This is an archive of the discontinued LLVM Phabricator instance.

[AlignmentFromAssumptions] getNewAlignmentDiff(): use getURemExpr()
ClosedPublic

Authored by cjld on Aug 22 2019, 1:12 AM.

Details

Summary

Better way to fix misaligned mov instruction ,

alignment-from-assumptions pass doesn't generate aligned mov instructions, a example below:

// b.cc
#include <cstddef>
#include <stdint.h>

typedef long long index;

extern "C" index g_tid;
extern "C" index g_num;


void add3(float* __restrict__ a, float* __restrict__ b, float* __restrict__ c) {
    index n = 64*1024;
    index m = 16*1024;
    index k = 4*1024;
    index tid = g_tid;
    index num = g_num;
    __builtin_assume_aligned(a, 32);
    __builtin_assume_aligned(b, 32);
    __builtin_assume_aligned(c, 32);
    for (index i0=tid*k; i0<m; i0+=num*k)
        for (index i1=0; i1<n*m; i1+=m)
            for (index i2=0; i2<k; i2++)
                c[i1+i0+i2] = b[i0+i2] + a[i1+i0+i2];
}

compile with clang ./b.cc -Ofast -march=native -std=c++14 -S -o b.s. (intel i7-7500U)
which yield:

// b.s
......
	vmovaps	-224(%rdi,%rbx,4), %ymm0
	vmovups	-192(%rdi,%rbx,4), %ymm1
	vmovups	-160(%rdi,%rbx,4), %ymm2
	vmovups	-128(%rdi,%rbx,4), %ymm3
	vaddps	-224(%rsi,%rbx,4), %ymm0, %ymm0
	vaddps	-192(%rsi,%rbx,4), %ymm1, %ymm1
	vaddps	-160(%rsi,%rbx,4), %ymm2, %ymm2
	vaddps	-128(%rsi,%rbx,4), %ymm3, %ymm3
	vmovaps	%ymm0, -224(%rdx,%rbx,4)
	vmovups	%ymm1, -192(%rdx,%rbx,4)
	vmovups	%ymm2, -160(%rdx,%rbx,4)
	vmovups	%ymm3, -128(%rdx,%rbx,4)
......

expect:

// b.s
......
	vmovaps	-224(%rdi,%rbx,4), %ymm0
	vmovaps	-192(%rdi,%rbx,4), %ymm1
	vmovaps	-160(%rdi,%rbx,4), %ymm2
	vmovaps	-128(%rdi,%rbx,4), %ymm3
	vaddps	-224(%rsi,%rbx,4), %ymm0, %ymm0
	vaddps	-192(%rsi,%rbx,4), %ymm1, %ymm1
	vaddps	-160(%rsi,%rbx,4), %ymm2, %ymm2
	vaddps	-128(%rsi,%rbx,4), %ymm3, %ymm3
	vmovaps	%ymm0, -224(%rdx,%rbx,4)
	vmovaps	%ymm1, -192(%rdx,%rbx,4)
	vmovaps	%ymm2, -160(%rdx,%rbx,4)
	vmovaps	%ymm3, -128(%rdx,%rbx,4)
......

This is because the alignment-from-assumptions pass using the wrong function to calculate the alignment

Diff Detail

Repository
rL LLVM

Event Timeline

cjld created this revision.Aug 22 2019, 1:12 AM
lebedev.ri retitled this revision from Better way to fix misaligned mov instruction to [AlignmentFromAssumptions] getNewAlignmentDiff(): use getURemExpr().Aug 22 2019, 6:48 AM
lebedev.ri added a reviewer: hfinkel.

Thanks, this looks like a fix, although i'm surprized by it's simplicity.

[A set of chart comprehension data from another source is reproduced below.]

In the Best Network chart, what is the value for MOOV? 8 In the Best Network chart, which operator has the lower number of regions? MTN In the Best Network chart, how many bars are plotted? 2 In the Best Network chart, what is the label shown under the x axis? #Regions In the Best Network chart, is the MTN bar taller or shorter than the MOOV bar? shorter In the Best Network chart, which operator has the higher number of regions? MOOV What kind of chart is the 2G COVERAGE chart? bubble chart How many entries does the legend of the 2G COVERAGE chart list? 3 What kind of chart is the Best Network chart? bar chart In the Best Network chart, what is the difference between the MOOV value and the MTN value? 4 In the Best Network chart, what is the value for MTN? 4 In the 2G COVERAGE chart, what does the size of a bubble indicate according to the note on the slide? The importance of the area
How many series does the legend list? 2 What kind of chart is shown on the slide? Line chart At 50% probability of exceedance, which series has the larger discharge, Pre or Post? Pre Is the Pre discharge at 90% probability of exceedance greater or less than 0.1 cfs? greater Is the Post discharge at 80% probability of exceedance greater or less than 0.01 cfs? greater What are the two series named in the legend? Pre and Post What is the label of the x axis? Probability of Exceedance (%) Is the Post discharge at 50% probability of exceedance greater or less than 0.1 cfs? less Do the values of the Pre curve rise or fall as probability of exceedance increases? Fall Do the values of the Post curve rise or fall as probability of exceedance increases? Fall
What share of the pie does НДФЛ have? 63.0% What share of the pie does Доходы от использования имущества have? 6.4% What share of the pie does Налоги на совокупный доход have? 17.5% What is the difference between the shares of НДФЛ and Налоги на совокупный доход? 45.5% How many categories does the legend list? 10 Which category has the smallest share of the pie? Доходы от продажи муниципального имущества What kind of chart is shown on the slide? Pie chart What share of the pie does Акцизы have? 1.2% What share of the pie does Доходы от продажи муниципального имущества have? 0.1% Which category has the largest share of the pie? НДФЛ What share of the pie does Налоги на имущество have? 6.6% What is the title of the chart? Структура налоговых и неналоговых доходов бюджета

jdoerfert accepted this revision.Aug 22 2019, 9:38 AM

LGTM.

The original code tried to do the modulo computation (as per comment and the looks of it) but the operands of DiffUnitsSCEV = SE->getMinusSCEV(DiffAlign, DiffSCEV) were swapped.
Swapping them should yield the same result as using URem but using URem is better so this is fine.

This revision is now accepted and ready to land.Aug 22 2019, 9:38 AM

Requested by @cjld to commit on his behalf. (I will simplify the description a bit.)

This revision was automatically updated to reflect the committed changes.